JPMorgan Cuts S&P 500 Year-End Target by 20% to 5,200 Points
JPMorgan Chase & Co. has lowered its year-end target for the S&P 500 index from 6,500 points to 5,200 points. This revision comes as the firm's chief equity strategist, Dubravko Lakos-Bujas, provides a new outlook for the benchmark index of the U.S. stock market. The firm anticipates that the index will be closer to 5,882 points by the end of 2024, reflecting a near 12% decline from the previous year's closing level.
In addition to the revised target, jpmorgan has outlined two scenarios for the S&P 500 index. The bearish scenario assumes that without any tariff relief, the index could further decline to 4,000 points, representing a 22% drop from the closing price of 5,074.08 points on the previous Friday. Conversely, the bullish scenario projects the index to rise to 5,800 points by the end of December, marking a 14% increase from the current levels.

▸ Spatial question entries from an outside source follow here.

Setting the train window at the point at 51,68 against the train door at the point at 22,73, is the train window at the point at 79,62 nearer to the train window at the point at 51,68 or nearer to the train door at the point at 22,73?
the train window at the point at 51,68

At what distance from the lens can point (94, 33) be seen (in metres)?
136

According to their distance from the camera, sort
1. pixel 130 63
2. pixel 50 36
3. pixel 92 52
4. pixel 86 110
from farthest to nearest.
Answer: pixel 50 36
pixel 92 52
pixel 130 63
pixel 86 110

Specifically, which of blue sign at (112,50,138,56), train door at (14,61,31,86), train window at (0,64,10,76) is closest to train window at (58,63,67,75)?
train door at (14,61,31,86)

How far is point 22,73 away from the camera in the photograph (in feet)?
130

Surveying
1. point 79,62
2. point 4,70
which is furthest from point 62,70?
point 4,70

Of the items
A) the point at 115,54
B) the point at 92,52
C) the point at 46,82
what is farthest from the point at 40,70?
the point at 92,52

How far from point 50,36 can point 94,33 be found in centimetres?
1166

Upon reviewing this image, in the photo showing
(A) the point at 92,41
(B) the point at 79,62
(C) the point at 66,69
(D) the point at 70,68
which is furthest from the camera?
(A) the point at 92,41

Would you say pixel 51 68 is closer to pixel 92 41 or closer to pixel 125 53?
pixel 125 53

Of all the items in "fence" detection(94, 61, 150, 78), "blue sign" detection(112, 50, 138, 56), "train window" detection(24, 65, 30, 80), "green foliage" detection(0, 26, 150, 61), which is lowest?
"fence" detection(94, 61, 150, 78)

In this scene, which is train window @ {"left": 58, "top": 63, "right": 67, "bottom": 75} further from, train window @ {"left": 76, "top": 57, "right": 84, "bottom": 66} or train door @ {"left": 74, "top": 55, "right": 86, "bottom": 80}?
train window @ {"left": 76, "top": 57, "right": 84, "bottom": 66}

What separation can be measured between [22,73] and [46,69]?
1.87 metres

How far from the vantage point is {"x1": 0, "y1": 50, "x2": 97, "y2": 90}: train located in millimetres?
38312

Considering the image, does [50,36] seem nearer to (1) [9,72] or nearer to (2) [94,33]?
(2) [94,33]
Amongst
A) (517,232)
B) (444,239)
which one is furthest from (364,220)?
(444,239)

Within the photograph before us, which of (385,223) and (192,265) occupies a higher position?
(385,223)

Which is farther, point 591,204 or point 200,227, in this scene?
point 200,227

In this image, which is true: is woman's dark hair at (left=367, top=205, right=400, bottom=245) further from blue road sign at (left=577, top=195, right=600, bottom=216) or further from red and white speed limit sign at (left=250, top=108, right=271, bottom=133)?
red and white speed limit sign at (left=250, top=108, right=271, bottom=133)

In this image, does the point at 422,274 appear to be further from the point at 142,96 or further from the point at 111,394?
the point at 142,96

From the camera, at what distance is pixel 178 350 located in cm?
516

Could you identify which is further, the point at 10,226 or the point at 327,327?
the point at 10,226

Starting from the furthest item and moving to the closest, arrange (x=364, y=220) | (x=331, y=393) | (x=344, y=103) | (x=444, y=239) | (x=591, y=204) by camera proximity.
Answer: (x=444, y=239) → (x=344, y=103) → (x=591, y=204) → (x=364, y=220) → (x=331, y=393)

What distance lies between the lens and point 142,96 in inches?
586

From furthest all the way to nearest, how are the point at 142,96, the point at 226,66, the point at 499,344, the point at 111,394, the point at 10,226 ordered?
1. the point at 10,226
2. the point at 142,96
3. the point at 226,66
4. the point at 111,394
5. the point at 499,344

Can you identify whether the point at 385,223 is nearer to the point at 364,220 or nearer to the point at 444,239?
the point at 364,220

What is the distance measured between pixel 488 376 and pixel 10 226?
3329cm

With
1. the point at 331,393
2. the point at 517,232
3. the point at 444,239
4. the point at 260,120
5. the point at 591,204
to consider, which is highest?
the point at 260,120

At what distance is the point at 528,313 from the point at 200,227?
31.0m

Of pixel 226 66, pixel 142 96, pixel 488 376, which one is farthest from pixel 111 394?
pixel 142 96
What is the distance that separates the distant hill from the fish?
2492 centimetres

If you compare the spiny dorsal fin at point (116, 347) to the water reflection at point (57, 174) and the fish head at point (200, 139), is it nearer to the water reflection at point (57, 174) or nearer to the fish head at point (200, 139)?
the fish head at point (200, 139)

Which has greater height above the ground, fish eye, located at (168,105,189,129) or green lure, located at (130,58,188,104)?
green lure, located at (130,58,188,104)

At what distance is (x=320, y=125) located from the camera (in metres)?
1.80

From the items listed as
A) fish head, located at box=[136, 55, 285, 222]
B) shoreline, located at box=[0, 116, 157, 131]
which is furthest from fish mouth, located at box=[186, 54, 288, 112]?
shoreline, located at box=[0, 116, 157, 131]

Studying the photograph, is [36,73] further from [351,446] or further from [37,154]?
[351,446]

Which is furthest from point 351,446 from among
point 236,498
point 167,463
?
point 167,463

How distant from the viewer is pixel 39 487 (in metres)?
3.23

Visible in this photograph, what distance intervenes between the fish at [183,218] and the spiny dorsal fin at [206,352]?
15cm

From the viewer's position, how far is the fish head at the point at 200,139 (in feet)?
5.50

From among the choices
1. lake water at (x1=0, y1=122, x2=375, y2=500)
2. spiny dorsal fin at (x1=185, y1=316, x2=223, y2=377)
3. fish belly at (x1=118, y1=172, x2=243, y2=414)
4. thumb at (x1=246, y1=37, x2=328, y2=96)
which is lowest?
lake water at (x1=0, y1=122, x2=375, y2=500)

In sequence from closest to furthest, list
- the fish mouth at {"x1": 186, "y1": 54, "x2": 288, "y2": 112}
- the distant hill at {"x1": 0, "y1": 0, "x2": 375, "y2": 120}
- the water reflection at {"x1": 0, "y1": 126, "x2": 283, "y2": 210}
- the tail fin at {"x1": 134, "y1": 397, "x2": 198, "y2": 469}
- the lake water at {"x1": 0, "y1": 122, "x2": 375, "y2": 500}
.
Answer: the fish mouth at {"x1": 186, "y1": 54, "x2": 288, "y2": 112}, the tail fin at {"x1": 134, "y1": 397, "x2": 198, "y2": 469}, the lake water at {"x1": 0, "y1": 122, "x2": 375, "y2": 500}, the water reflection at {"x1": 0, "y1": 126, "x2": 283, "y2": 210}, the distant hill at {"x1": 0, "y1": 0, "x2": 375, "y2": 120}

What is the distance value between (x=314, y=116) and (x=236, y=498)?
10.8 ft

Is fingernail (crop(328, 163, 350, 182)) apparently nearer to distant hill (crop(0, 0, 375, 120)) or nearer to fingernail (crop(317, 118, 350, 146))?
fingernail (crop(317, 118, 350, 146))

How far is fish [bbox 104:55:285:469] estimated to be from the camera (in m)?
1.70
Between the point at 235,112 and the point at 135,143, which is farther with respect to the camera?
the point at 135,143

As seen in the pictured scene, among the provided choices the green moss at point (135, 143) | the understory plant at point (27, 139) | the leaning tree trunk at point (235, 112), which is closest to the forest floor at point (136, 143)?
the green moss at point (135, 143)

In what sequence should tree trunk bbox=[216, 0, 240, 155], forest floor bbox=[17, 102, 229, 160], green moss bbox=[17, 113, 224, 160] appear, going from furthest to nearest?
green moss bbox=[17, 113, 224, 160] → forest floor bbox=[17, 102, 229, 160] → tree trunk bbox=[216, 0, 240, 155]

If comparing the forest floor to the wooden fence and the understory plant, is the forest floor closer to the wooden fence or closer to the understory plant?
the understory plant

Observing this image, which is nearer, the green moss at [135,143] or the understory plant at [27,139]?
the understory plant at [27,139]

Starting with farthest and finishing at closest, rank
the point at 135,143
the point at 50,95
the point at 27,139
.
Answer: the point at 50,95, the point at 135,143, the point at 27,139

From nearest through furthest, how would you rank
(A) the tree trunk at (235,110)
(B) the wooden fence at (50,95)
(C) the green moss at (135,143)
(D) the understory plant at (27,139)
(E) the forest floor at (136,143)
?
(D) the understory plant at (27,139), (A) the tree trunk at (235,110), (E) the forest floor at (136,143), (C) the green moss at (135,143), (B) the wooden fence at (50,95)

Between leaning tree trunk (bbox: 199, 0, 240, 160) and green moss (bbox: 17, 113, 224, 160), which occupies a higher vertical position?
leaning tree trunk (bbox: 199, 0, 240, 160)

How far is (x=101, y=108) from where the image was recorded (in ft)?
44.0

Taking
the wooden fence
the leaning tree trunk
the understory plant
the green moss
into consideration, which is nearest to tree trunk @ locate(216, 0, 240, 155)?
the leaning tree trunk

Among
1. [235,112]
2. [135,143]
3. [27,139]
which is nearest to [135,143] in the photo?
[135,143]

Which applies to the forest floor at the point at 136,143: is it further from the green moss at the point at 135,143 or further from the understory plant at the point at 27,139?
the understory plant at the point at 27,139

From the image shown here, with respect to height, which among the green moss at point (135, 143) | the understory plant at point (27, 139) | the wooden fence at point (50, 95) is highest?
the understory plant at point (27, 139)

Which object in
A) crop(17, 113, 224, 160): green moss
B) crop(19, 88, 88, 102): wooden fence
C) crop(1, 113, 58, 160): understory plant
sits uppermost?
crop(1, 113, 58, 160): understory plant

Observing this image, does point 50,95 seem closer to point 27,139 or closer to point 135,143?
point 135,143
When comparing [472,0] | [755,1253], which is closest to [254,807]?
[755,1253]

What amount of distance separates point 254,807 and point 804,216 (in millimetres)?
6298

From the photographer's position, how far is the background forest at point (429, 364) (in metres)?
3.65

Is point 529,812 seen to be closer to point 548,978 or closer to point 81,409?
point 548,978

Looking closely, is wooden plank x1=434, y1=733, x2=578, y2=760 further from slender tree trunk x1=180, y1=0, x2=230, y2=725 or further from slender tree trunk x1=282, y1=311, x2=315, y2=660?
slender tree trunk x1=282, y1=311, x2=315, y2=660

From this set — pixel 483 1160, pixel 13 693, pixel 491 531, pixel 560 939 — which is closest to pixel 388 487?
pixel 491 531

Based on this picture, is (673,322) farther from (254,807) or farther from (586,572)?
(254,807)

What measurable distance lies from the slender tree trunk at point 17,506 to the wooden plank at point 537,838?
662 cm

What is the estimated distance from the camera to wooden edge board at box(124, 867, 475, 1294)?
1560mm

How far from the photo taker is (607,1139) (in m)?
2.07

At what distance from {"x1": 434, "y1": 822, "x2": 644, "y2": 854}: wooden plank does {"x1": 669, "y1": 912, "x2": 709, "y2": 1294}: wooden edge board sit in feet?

JPMorgan has also adjusted its earnings per share (EPS) forecast for the S&P 500 index for 2025, lowering it from $270 to $250. This adjustment is based on the potential impact of tariff threats on demand, capital expenditure, and pricing power. The firm warns that companies may need to reassess their growth expectations during the first-quarter earnings reporting season.
The firm's strategic adjustment reflects a cautious approach to the market's future performance, considering potential economic and geopolitical factors that could influence the index's trajectory. The bearish scenario highlights the potential impact of ongoing trade tensions and the lack of tariff relief, which could lead to a significant decline in the index. On the other hand, the bullish scenario suggests that favorable economic conditions and market sentiment could drive the index to new heights.
JPMorgan's revised target and scenarios provide valuable insights into the firm's expectations for the U.S. stock market. Investors and market participants can use this information to make informed decisions and adjust their portfolios accordingly. The firm's strategic outlook underscores the importance of staying vigilant and adaptable in the face of changing market conditions.